Les voyages commerciaux offrent la possibilité d’ouvrir des comptoirs dans divers ports méditerranéens (Corfu, Alexandrie…) et les croisades sont aussi l’occasion d’une découverte du Proche-Orient. Par la suite, l’établissement des chrétiens de Terre Sainte permet aux marchands d’Occident de s’aventurer jusqu’à Bagdad, en Inde et même en Chine. Le développement du commerce international favorise l’arrivée régulière d’une plus grande variété de produits orientaux sur les marchés occidentaux, et contribue ainsi à l’essor de nombreuses villes marchandes. Pour limiter les risques, les marchands s’associent et prévoient des contrats d’assurance maritime: en cas de pertes, les frais sont partagés.
Des pèlerins de toutes conditions sociales partent en Terre Sainte. Le voyage est long et périlleux, certains doivent vendre leurs biens ou les mettre en gage. Le transport de ces excursionnistes zélés est une entreprise lucrative : dès le XIIIe siècle existent des voyages organisés comprenant le trajet de Venise à Jaffa aller-retour, avec séjour à Jérusalem. Le voyageur plus fortuné ne se contente pas de visiter les lieux saints: sur les pistes d’Egypte et de Syrie, il découvre le caravansérail. Ce type d’établissement, construit autour d’une cour centrale, comporte des cellules à l’étage pour la nuit; il abrite les caravanes avec leurs bêtes et on y dort souvent gratuitement. La nourriture peut aussi être source de surprises: viande de dromadaire et fruits exotiques, -citron, melon-.
Les voyageurs orientaux et occidentaux s’observent mutuellement et leurs récits décrivent bien souvent l’image qu’ils ont les uns des autres. Le pèlerin Thietmar, au XIIIe siècle, décrit les beautés de la ville de Damas :
«Elle est exceptionnellement riche, pleine d’artisans et remarquable dans ses domaines divers. Elle est embellie de fontaines et de canaux artificiels. Dans chaque maison, dans chaque rue, il y a des bassins ou des lavoirs carrés ou ronds, admirablement disposés selon le goût ou la fantaisie des riches.»
Le retour.

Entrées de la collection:
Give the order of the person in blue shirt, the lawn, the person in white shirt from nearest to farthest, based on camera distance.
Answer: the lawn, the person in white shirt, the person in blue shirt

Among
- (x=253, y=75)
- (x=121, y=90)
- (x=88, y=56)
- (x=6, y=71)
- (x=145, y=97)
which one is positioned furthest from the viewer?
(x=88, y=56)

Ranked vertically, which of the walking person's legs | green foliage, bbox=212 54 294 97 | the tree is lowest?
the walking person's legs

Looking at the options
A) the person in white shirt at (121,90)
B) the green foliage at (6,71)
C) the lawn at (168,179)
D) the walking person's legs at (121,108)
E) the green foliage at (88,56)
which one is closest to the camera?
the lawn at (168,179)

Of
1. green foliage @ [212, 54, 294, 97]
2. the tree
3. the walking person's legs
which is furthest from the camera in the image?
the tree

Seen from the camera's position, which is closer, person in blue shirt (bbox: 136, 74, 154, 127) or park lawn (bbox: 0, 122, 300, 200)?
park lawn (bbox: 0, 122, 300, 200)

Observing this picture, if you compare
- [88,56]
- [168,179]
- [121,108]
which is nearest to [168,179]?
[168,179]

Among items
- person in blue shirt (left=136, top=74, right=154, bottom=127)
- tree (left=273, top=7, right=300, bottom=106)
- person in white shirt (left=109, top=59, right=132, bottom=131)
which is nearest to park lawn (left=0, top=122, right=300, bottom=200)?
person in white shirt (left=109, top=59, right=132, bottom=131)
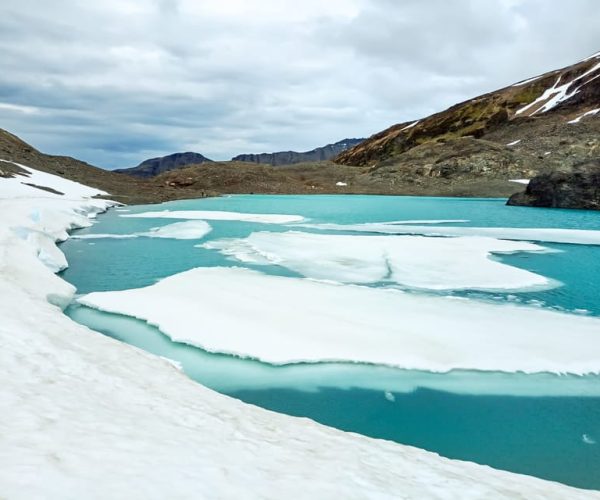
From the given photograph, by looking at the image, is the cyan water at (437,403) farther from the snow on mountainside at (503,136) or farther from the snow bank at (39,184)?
the snow on mountainside at (503,136)

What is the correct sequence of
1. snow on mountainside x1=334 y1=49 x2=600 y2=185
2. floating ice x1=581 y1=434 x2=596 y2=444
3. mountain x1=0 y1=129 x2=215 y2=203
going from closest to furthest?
floating ice x1=581 y1=434 x2=596 y2=444, mountain x1=0 y1=129 x2=215 y2=203, snow on mountainside x1=334 y1=49 x2=600 y2=185

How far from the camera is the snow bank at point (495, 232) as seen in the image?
24844 millimetres

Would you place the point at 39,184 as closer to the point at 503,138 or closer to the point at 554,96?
the point at 503,138

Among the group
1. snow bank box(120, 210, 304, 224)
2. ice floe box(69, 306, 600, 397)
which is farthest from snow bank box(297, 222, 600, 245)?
ice floe box(69, 306, 600, 397)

Liste des tâches:
- 1) Recopiez le passage de l'extrait sur les voyages en Orient allant de « Des pèlerins de » jusqu'à « exotiques, -citron, melon-. » inclus.
- 2) Dans l'extrait sur les voyages en Orient, quel trajet comprennent les voyages organisés qui existent dès le XIIIe siècle ?
- 3) Reprenez l'extrait sur les voyages en Orient là où il s'arrête.

Réponses rédigées:
- 1)
Des pèlerins de toutes conditions sociales partent en Terre Sainte. Le voyage est long et périlleux, certains doivent vendre leurs biens ou les mettre en gage. Le transport de ces excursionnistes zélés est une entreprise lucrative : dès le XIIIe siècle existent des voyages organisés comprenant le trajet de Venise à Jaffa aller-retour, avec séjour à Jérusalem. Le voyageur plus fortuné ne se contente pas de visiter les lieux saints: sur les pistes d’Egypte et de Syrie, il découvre le caravansérail. Ce type d’établissement, construit autour d’une cour centrale, comporte des cellules à l’étage pour la nuit; il abrite les caravanes avec leurs bêtes et on y dort souvent gratuitement. La nourriture peut aussi être source de surprises: viande de dromadaire et fruits exotiques, -citron, melon-.

- 2) Le trajet de Venise à Jaffa aller-retour, avec séjour à Jérusalem.

- 3)
Si le voyageur médiéval rapporte déjà des souvenirs, ce n’est pas par goût de l’exotisme. Pour le pèlerin, il s’agit de posséder une preuve de son voyage ou de l’accomplissement de son vœu. Après avoir embrassé la statue du saint objet de son parcours et reçu une attestation d’un chanoine, il ne prend que le temps de se reposer et de s’équiper pour le voyage du retour. Sur le parvis des églises, il acquiert des insignes de pèlerinage, petites broches à coudre sur les vêtements en forme de coquille, de croix, de figures de saints ou de la Vierge.
Les voyageurs reviennent aussi avec des reliques: fragments d’os des saints, eau du Jourdain, écharde arrachée à la Sainte-Croix; roses de Damas ou encore branche de palmier à valeur symbolique et de grand prix. Les spécialités locales font également l’objet d’achats. Le goût pour les terres lointaines pousse enfin les grands aristocrates à acquérir des animaux exotiques rapportés par les navigateurs: au XVe siècle, singes et perroquets sont les plus appréciés. Certains finiront même par ramener, un siècle plus tard, des hommes… Pour le voyageur lettré ou l’ambassadeur politique, il s’agit donc de manifester son intérêt pour les curiosités historiques, artistiques ou géologiques et faire preuve d’un sens de l’archéologie.
Ainsi, des mots entendus en Orient vont peu à peu intégrer notre langue : noms d’étoiles (Altaïr, Véga, Bételgeuse), termes d’orientation (azimut, zénith), noms d’aliments (sukkar –le sucre-, al-barquq –l’abricot-, al-kohl –l’alcool-)… À l’aube du XVe siècle, rois de France et princes invitent des artisans maures à venir décorer leurs châteaux, à la manière arabe de carreaux de faïence bleue et de pavements étoilés.